Heute geht es um Kälberflechte. Dabei handelt es sich um eine Pilzerkrankung die durch Trichophyton verrucosum ausgelöst wird, daher wird diese Erkrankung auch Trichophytie genannt. Weitere Namen für diese Erkrankung sind Glatzflechte und Maulgrind.
Flechte kommt hauptsächlich beim Kalb und Jungrinder vor. Es bilden sich runde haarlose Stellen, vornehmlich an Kopf und Hals. Es kann aber auch der ganze Körper betroffen sein. Im fortgeschrittenen Stadium können die Stellen krustig sein. Im schlimmsten Falle kommt es zu einer Sekundärinfektion mit Bakterien, dann ist es eitrig und nässend.

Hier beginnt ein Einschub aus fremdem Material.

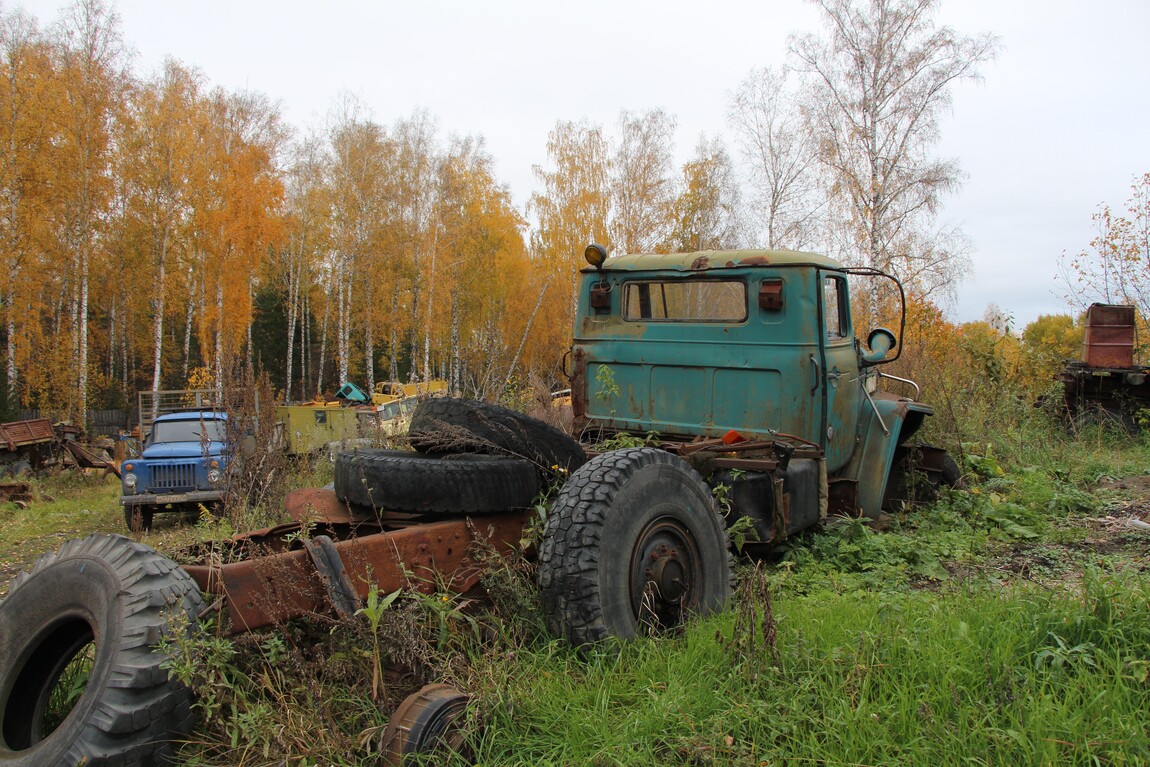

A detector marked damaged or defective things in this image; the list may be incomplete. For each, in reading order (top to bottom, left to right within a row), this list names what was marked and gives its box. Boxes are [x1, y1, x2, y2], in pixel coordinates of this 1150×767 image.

Flechte tritt häufiger im Stall als auf der Weide auf. Im Winterhalbjahr bei feuchter Witterung ist sie häufiger als im Sommer. Ist die Erkrankung bei einem Tier ausgebrochen, so stecken sich andere Rinder häufig an. Die Übertragung kann durch direkten Kontakt, aber auch über Stallgerätschaften und Fliegen erfolgen. Selbst wenn in einem Stall jahrelang keine Flechte aufgetreten ist, so können die Sporen des Pilzes sich in trockenem Material halten und Rinder infizieren.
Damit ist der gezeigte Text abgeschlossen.